Isaia 49,14-21
Sion ha detto: «Il Signore mi ha abbandonato,
il Signore mi ha dimenticato».
Si dimentica forse una donna del suo bambino,
così da non commuoversi per il figlio delle sue viscere?
Anche se costoro si dimenticassero,
io invece non ti dimenticherò mai.
Ecco, sulle palme delle mie mani ti ho disegnato,
le tue mura sono sempre davanti a me.
I tuoi figli accorrono,
i tuoi distruttori e i tuoi devastatori si allontanano da te.
Alza gli occhi intorno e guarda:
tutti costoro si radunano, vengono a te.
«Com’è vero che io vivo – oracolo del Signore –,
ti vestirai di tutti loro come di ornamento,
te ne ornerai come una sposa».
Poiché le tue rovine e le tue devastazioni
e la tua terra desolata
saranno ora troppo stretti per i tuoi abitanti,
benché siano lontani i tuoi divoratori.
Di nuovo ti diranno agli orecchi
i figli di cui fosti privata:
«Troppo stretto è per me questo posto;
scòstati, perché possa stabilirmi».
Tu penserai: «Costoro, chi me li ha generati?
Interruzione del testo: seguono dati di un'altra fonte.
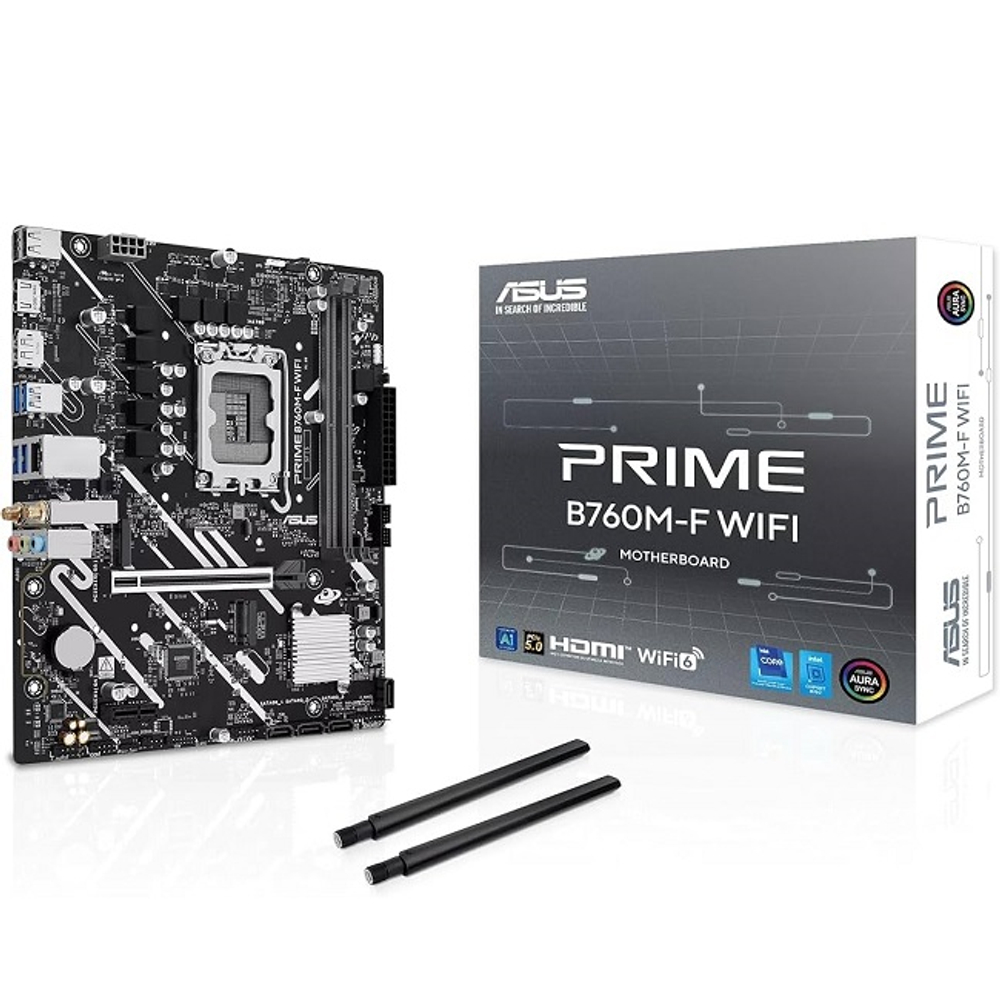 Материнская плата ASUS PRIME B760M-F WIFI (LGA1700/B760/2xDDR5/PCI-Ex16/2xM.2/SB7.1/GLAN/Wi-Fi/BT/DisplayPort/HDMI/mATX)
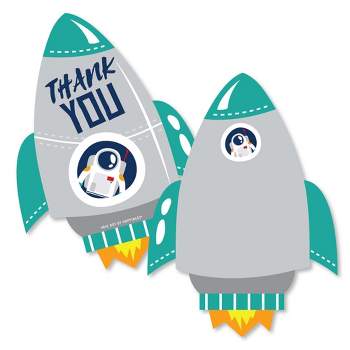 Big Dot of Happiness Blast Off to Outer Space - Shaped Thank You Cards - Rocket Ship Baby Shower Birthday Party Thank You Cards & Envelopes -Set of 12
Io ero priva di figli e sterile, esiliata e prigioniera,
e questi, chi li ha allevati?
Ecco, ero rimasta sola,
e costoro dov’erano?».
Il lamento ancora una volta manifestato da parte popolo (questa volta è Sion, cioè Gerusalemme) che si sente abbandonato e dimenticato dal Signore (cfr. in particolare 40,27!) è ora l’occasione per un’appassionata dichiarazione di amore fedele da parte di Dio, che accorato rimprovera Gerusalemme per aver pensato una cosa simile: dimenticarsi di lei sarebbe come contraddire la sua stessa persona, tutto ciò che il Signore è e che fa. Il suo amore è come il legame profondo e incancellabile di una madre “per il figlio delle sue viscere”. Dio è madre! Non c’è immagine che esprima con più radicalità l’appartenenza reciproca: le viscere di misericordia di una madre non possono rimanere indifferenti davanti a coloro che ne sono il frutto. Anzi l’amore di Dio per il suo popolo è ancora più intimo e viscerale e irrevocabile: “se costoro si dimenticassero, io invece non ti dimenticherò mai!”. Dio si è fatto il tatuaggio indelebile di Gerusalemme sulle sue mani! Perché quando misurava “con il cavo della mano le acque del mare” e calcolava “l’estensione dei cieli con il palmo” (40,12), con le mani dispiegava i cieli (45,12) e poneva “le fondamenta della terra” (48,13), quando la sua mano operava meraviglie per il suo popolo (41,19-20), chiamandolo e prendendolo per mano (42,6), sempre davanti agli occhi aveva Gerusalemme: è per Lei, per la piena realizzazione della città di pace, che il Signore ha fatto ogni cosa. Sion non può dubitare dell’amore materno e fedele di Dio, e lo riscopre finalmente alzando gli occhi da se stessa e ritrovando la propria maternità perduta, contemplando i figli che si radunano. Non più rovina e devastazione, lo spazio angusto del vivere ripiegati sulla propria condizione, intristiti e amareggiati: un luogo inabitabile! Ora si può di nuovo alzare gli occhi da sé, e fare spazio a coloro che vengono, nuovi figli regalati per una condizione riscattata dalla sterilità, dall’esilio e dalla schiavitù. Ora Gerusalemme, ornata dei suoi figli come di gioielli, ritrova il suo essere sposa. Gerusalemme non è più sola, quando smette di piangere su se stessa e accogliendo i figli che vengono torna ad essere madre: è così che si ricorda dell’amore materno incrollabile di Dio.